Low vitamin A status among pregnant women has been
linked to low fetal birth weight/preterm delivery and
increased maternal mortality. In young children, vitamin
A deficiency is one of the more prevalent vitamin
deficiencies, especially in socioeconomically
disadvantaged areas. It has devastating effects on
growth and immune function, increasing susceptibility to
infectious diseases. An article published in the New
York Times (March 3, 2006) reports that "rampant
malnutrition. . . is stunting the development of more
than 100 million children worldwide" and "lack of food
is usually not the main cause of child malnutrition."
Considering no vitamin is more important for healthy
growth hormone production in children, and vitamin A
deficiency is the primary cause of
growth-hormone-deficiency-related small stature (stunted
growth), I wouldn't be surprised to discover that a
large percentage of the 100 million stunted children
worldwide are stunted as a direct consequence of
inadequate intake of vitamin A (and zinc). The Times
article uses the term "stunting" to refer both to small
stature and cognitive retardation. Furthermore, the
article states that by two years of age, it's too late -
the damage is irreversible. It would certainly seem
prudent, therefore, for pregnant and lactating women to
take vitamin A supplements in order to help secure the
early-life advantage of proper physical and mental
development and strong immunity - and to avoid the
potentially severe consequences of vitamin A deficiency.
Accidental ingestion of a single dose of up to 300,000 i.u. of retinol produces acute toxicity in children,
causing vomiting, severe headache, joint pain, and
disorientation. In all such cases that have been
reported, symptoms subside upon withdrawal of the
vitamin resulting in complete recovery.
A Paleolithic diet presumably contained
more precursors than retinol?
The "paleolithic
diet" encompassed both hunting and gathering modes of
food procurement. Considering 4 ounces of beef liver
contains approximately 40,000 i.u. of retinol, I
hesitate to endorse the generalization that "a
Paleolithic diet contained more precursors than retinol."
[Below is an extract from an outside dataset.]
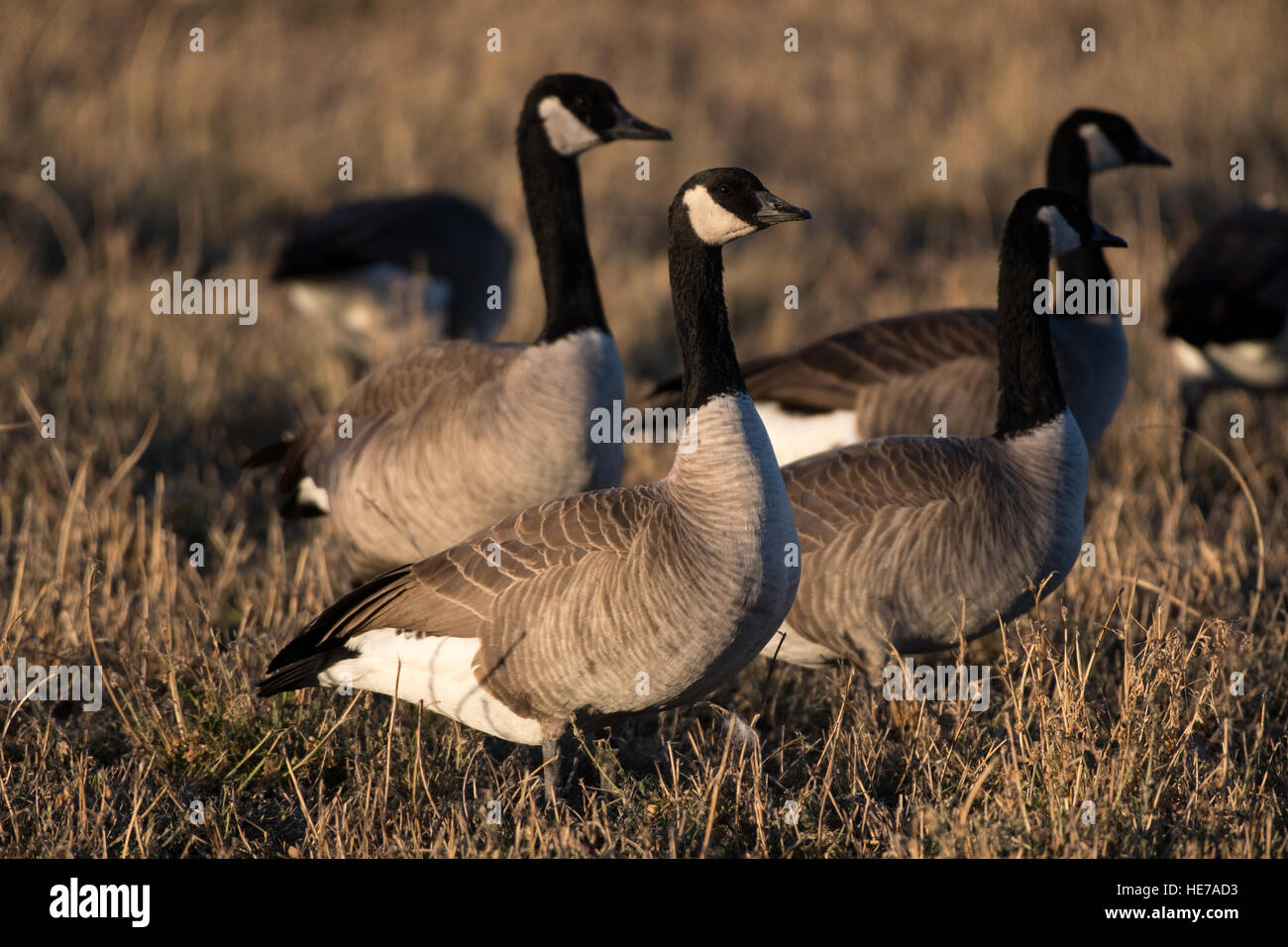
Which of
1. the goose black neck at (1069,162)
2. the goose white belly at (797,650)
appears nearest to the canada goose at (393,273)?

A larger share of the vitamin A intake in
the form of precursors may be better tolerated (or, more
optimal?) than a larger share in the form of retinol?
(i.e. the amount of vitamin A per se contained in the
source needs not reflect the actual health effects).
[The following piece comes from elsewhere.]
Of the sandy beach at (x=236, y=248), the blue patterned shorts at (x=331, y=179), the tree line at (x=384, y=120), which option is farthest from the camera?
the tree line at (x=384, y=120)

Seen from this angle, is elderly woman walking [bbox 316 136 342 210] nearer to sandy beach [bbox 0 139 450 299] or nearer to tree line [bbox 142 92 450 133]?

Carotenoid precursors of vitamin A are non-toxic -
except that ultra-high megadosages can cause your skin
to exhibit a redish-yellow or orangish tint, which goes
away after such intake is discontinued. If you've ever
seen ads for "sunless tanning pills" it's usually a
carotenoid called canthaxanthin. Most people have to
ingest outrageously high dosages of it to get the
"tanning effect," and even at that level serious side
effects are rare (though there are reports of retinal
damage resulting from prolonged use at a dosage level
sufficient to change the visible color of the skin). I
recommend getting vitamin A from both retinol and
precursors, as a means of maintaining healthy vitamin A
status without overloading on retinol - and get a suntan
from sunshine not from a pill bottle.
The larger underlying issue is the way nutrient studies
are structured, whereby the findings to have only
tangential relevance to the pursuit of optimal
nutrition. The study of particular nutrients in relation
to specific health/disease parameters is a flawed
carryover of the medical standard in which select toxic
and overpriced drugs are associated with discrete
disorders. This notion of magic bullets to treat
artificially demarcated conditions is chiefly a selling
mechanism to promote chemical treatment of organic
disorders. The drug paradigm has no appropriate
application to nutrition and, in fact, the opposite
paradigm applies. This paradigm, which defines my
nutritional outlook, views all nutrients ingested daily
as constituting a singular entity or cognizable "data
sheet." My nutritional approach is founded on an
appreciation of nutrient interaction and synergy.
Practically, this translates to nutrient ratios that
foster complementary interaction and facilitate maximal
synergy. This is the untapped frontier in nutrition,
capable of producing results well beyond what has been
generated by the single-nutrient trials that dominate
experimental protocol, limit therapeutic efficacy, and
promote "false positive" outcomes in toxicity testing.
It's easier to test one nutrient only, because you limit
the number of variables that can potentially confound
the findings. But the results generated from such
studies have little application outside of the academy,
and are sometimes cited to downplay the benefits of
nutritional supplements or deter their beneficial use in
favor of encouraging drug use.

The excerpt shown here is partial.